Understanding a Crisis
Warren Buffett is one of the most recognizable – and wealthiest – business figures in the world. He also proved to have full comprehension of crises when he said, “it takes 20 years to build a reputation and five minutes to ruin it. If you think about that, you’ll do things differently.”
For executives with experience in managing a crisis, Buffett’s words ring all too true: a major crisis can devastate a community in which a business operates, customers may be hurting, and employees might be facing the loss of their livelihoods. At the same time, it is difficult for audiences to sort fact from fiction, and the rumour mill starts churning faster than ever.
In the midst of this, leaders and business teams have an inordinate number of decisions to make. If they don’t have a good grip on what a crisis is – and existing strategies to tackle one – these decisions become significantly harder to make.
While every crisis – as i know from doing crisis PR – has its own regulatory, legal and environmental specificities, most follow a clear pattern. Here’s a guide to understanding the three stages of a crisis.
1. Preparing for a Crisis
This stage, the pre-crisis stage, is often initiated by a member of an organization discovering that a critical situation is imminent. This member, usually a supervisor or manager, must then notify senior management about the coming event.
At this initial stage, communication regarding the coming crisis is typically limited to higher tiers of the organization. Executives and senior managers must analyze the situation, weigh the expected harm, and lay down a necessary course of action.
At the same time, the organization’s emergency notification plan comes into play, with the communications strategy focused on reaching the team members, managers and other stakeholders connected to the incident.
Organizations that have not formed a crisis action plan in advance will no doubt struggle at this stage, and will typically be forced into a reactive stance rather than a proactive one.
2. During the Crisis
The next stage is when people outside of the organization become aware of the crisis. At this point, the organization must put its crisis management team into position in anticipation of public blowback.
Practical and rapid communication is essential during the crisis, so as to make sure that organization members and the public are made aware of the incident and provided with the necessary information. Regular updates, adjusting organizational stance, combating fake news and holding conferences with relevant stakeholders are all actions that can (and should) be taken at this time.
3. After the Crisis
Once the crisis has been contained, the organization has moved to the final stage: the post-crisis. At this stage, the organization is mainly focussed on recouping losses and rebuilding trust with customers and other stakeholders in the community.

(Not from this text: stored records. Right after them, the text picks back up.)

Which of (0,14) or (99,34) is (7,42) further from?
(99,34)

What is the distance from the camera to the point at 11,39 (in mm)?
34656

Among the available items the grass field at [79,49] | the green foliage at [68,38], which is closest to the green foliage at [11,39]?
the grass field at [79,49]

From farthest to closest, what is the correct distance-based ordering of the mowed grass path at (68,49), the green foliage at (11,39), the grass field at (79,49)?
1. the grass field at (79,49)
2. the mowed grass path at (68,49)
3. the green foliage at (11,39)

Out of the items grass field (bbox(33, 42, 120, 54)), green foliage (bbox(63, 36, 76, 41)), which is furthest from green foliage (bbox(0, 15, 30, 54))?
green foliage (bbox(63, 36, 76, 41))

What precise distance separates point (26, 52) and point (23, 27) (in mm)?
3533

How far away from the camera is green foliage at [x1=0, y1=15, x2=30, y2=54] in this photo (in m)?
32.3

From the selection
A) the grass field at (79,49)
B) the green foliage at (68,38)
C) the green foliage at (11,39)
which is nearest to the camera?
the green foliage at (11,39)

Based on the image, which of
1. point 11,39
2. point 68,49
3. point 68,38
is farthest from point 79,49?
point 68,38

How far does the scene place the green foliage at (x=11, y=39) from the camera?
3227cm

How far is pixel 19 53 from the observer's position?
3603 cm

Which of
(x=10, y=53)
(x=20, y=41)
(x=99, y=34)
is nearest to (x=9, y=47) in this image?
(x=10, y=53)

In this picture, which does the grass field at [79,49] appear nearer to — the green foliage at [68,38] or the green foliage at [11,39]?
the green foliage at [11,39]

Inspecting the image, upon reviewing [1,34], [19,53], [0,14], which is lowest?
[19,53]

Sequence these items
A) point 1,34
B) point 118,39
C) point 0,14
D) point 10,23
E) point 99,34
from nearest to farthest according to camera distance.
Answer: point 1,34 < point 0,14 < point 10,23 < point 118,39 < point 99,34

Another objective at this stage is for the organization’s leaders to evaluate performance during the crisis, and identify any changes that must be made to the emergency action plan. Organizations who make it to this final stage without a preparedness plan must prioritize drawing one up based on their experience.
For most organizations, crises are inevitable but they don’t have to be devastating. There is a light at the end of the tunnel, particularly for those who plan ahead.